◆ **Task requirements**
Turn the stretch of material from the line containing "In the photograph" through the end of the material into a Markdown table with the columns Row and Line, leaving out blank lines.

Excerpts of spatial question material
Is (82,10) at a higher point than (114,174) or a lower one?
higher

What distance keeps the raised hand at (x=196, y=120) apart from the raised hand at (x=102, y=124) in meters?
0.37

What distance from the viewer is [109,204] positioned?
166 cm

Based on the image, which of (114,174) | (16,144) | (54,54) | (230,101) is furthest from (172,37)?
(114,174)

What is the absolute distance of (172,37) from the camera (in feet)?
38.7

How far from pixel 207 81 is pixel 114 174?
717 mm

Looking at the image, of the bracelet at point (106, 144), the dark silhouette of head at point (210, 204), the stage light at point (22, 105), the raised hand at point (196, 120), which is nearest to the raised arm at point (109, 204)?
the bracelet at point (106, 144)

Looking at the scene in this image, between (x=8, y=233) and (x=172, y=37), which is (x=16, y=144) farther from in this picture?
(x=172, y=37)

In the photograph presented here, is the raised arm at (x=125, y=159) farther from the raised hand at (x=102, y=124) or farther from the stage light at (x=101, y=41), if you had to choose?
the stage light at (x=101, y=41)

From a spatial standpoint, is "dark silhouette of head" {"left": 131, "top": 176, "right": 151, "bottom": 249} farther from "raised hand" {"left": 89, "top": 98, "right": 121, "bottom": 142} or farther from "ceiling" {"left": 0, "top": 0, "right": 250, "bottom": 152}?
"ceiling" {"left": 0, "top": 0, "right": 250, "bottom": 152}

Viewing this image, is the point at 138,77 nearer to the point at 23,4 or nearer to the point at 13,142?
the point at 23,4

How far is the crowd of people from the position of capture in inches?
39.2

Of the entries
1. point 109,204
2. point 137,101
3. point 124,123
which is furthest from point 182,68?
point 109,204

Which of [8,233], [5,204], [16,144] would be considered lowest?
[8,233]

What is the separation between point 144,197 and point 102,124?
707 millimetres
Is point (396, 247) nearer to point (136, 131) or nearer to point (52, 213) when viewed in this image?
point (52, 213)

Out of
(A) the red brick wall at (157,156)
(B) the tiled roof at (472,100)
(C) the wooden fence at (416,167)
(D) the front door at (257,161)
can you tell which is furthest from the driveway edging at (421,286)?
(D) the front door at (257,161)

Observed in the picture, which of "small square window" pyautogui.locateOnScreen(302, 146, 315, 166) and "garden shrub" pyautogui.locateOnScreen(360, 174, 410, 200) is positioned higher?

◆ **Exercise output**
| Row | Line |
|---|---|
| 1 | In the photograph presented here, is the raised arm at (x=125, y=159) farther from the raised hand at (x=102, y=124) or farther from the stage light at (x=101, y=41), if you had to choose? |
| 2 | the stage light at (x=101, y=41) |
| 3 | From a spatial standpoint, is "dark silhouette of head" {"left": 131, "top": 176, "right": 151, "bottom": 249} farther from "raised hand" {"left": 89, "top": 98, "right": 121, "bottom": 142} or farther from "ceiling" {"left": 0, "top": 0, "right": 250, "bottom": 152}? |
| 4 | "ceiling" {"left": 0, "top": 0, "right": 250, "bottom": 152} |
| 5 | Viewing this image, is the point at 138,77 nearer to the point at 23,4 or nearer to the point at 13,142? |
| 6 | the point at 23,4 |
| 7 | How far is the crowd of people from the position of capture in inches? |
| 8 | 39.2 |
| 9 | Of the entries |
| 10 | 1. point 109,204 |
| 11 | 2. point 137,101 |
| 12 | 3. point 124,123 |
| 13 | which is furthest from point 182,68? |
| 14 | point 109,204 |
| 15 | Which of [8,233], [5,204], [16,144] would be considered lowest? |
| 16 | [8,233] |
| 17 | What is the separation between point 144,197 and point 102,124? |
| 18 | 707 millimetres |
| 19 | Is point (396, 247) nearer to point (136, 131) or nearer to point (52, 213) when viewed in this image? |
| 20 | point (52, 213) |
| 21 | Out of |
| 22 | (A) the red brick wall at (157,156) |
| 23 | (B) the tiled roof at (472,100) |
| 24 | (C) the wooden fence at (416,167) |
| 25 | (D) the front door at (257,161) |
| 26 | can you tell which is furthest from the driveway edging at (421,286)? |
| 27 | (D) the front door at (257,161) |
| 28 | Observed in the picture, which of "small square window" pyautogui.locateOnScreen(302, 146, 315, 166) and "garden shrub" pyautogui.locateOnScreen(360, 174, 410, 200) is positioned higher? |